Exercise —
Verbatim output required. Print the data in full.
** Opening Task input block **
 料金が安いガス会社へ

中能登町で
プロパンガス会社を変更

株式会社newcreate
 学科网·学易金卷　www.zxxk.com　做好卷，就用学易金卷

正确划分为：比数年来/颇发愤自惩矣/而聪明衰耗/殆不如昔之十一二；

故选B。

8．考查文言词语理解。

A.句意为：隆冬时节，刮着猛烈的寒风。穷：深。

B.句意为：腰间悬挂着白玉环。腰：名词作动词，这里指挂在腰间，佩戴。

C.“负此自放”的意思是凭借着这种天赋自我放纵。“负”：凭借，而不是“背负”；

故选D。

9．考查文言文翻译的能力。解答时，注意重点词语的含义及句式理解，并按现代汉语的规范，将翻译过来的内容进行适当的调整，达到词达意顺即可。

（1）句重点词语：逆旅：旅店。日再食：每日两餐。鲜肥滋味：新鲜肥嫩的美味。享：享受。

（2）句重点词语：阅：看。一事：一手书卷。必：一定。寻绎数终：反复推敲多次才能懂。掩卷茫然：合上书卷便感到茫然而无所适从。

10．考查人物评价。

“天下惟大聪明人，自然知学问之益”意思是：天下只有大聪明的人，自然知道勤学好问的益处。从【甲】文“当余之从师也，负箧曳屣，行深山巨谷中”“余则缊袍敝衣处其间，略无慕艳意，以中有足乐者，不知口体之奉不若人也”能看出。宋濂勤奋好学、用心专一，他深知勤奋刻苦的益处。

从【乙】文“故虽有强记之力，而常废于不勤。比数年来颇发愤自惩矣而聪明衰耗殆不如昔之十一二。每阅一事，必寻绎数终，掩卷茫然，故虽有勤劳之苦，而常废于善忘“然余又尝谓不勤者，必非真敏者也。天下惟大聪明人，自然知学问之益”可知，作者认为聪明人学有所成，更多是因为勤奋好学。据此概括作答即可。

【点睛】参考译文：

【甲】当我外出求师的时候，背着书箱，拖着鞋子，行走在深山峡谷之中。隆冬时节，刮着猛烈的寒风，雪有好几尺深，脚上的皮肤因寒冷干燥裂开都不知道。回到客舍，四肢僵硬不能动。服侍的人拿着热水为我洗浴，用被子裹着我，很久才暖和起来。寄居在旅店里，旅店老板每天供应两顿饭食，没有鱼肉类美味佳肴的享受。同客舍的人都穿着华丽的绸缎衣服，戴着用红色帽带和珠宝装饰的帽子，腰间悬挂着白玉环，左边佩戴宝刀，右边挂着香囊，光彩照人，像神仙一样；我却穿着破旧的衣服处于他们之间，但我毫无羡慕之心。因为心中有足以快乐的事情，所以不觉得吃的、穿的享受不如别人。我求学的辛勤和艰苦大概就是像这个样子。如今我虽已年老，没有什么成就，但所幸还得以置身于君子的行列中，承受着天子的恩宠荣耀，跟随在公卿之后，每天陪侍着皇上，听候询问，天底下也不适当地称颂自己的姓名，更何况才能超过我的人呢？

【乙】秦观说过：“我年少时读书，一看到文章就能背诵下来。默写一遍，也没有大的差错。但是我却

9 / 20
** Closing Task input block **
Solution to the problem —
 料金が安いガス会社へ

中能登町で
プロパンガス会社を変更

株式会社newcreate
 学科网·学易金卷　www.zxxk.com　做好卷，就用学易金卷

正确划分为：比数年来/颇发愤自惩矣/而聪明衰耗/殆不如昔之十一二；

故选B。

8．考查文言词语理解。

A.句意为：隆冬时节，刮着猛烈的寒风。穷：深。

B.句意为：腰间悬挂着白玉环。腰：名词作动词，这里指挂在腰间，佩戴。

C.“负此自放”的意思是凭借着这种天赋自我放纵。“负”：凭借，而不是“背负”；

故选D。

9．考查文言文翻译的能力。解答时，注意重点词语的含义及句式理解，并按现代汉语的规范，将翻译过来的内容进行适当的调整，达到词达意顺即可。

（1）句重点词语：逆旅：旅店。日再食：每日两餐。鲜肥滋味：新鲜肥嫩的美味。享：享受。

（2）句重点词语：阅：看。一事：一手书卷。必：一定。寻绎数终：反复推敲多次才能懂。掩卷茫然：合上书卷便感到茫然而无所适从。

10．考查人物评价。

“天下惟大聪明人，自然知学问之益”意思是：天下只有大聪明的人，自然知道勤学好问的益处。从【甲】文“当余之从师也，负箧曳屣，行深山巨谷中”“余则缊袍敝衣处其间，略无慕艳意，以中有足乐者，不知口体之奉不若人也”能看出。宋濂勤奋好学、用心专一，他深知勤奋刻苦的益处。

从【乙】文“故虽有强记之力，而常废于不勤。比数年来颇发愤自惩矣而聪明衰耗殆不如昔之十一二。每阅一事，必寻绎数终，掩卷茫然，故虽有勤劳之苦，而常废于善忘“然余又尝谓不勤者，必非真敏者也。天下惟大聪明人，自然知学问之益”可知，作者认为聪明人学有所成，更多是因为勤奋好学。据此概括作答即可。

【点睛】参考译文：

【甲】当我外出求师的时候，背着书箱，拖着鞋子，行走在深山峡谷之中。隆冬时节，刮着猛烈的寒风，雪有好几尺深，脚上的皮肤因寒冷干燥裂开都不知道。回到客舍，四肢僵硬不能动。服侍的人拿着热水为我洗浴，用被子裹着我，很久才暖和起来。寄居在旅店里，旅店老板每天供应两顿饭食，没有鱼肉类美味佳肴的享受。同客舍的人都穿着华丽的绸缎衣服，戴着用红色帽带和珠宝装饰的帽子，腰间悬挂着白玉环，左边佩戴宝刀，右边挂着香囊，光彩照人，像神仙一样；我却穿着破旧的衣服处于他们之间，但我毫无羡慕之心。因为心中有足以快乐的事情，所以不觉得吃的、穿的享受不如别人。我求学的辛勤和艰苦大概就是像这个样子。如今我虽已年老，没有什么成就，但所幸还得以置身于君子的行列中，承受着天子的恩宠荣耀，跟随在公卿之后，每天陪侍着皇上，听候询问，天底下也不适当地称颂自己的姓名，更何况才能超过我的人呢？

【乙】秦观说过：“我年少时读书，一看到文章就能背诵下来。默写一遍，也没有大的差错。但是我却

9 / 20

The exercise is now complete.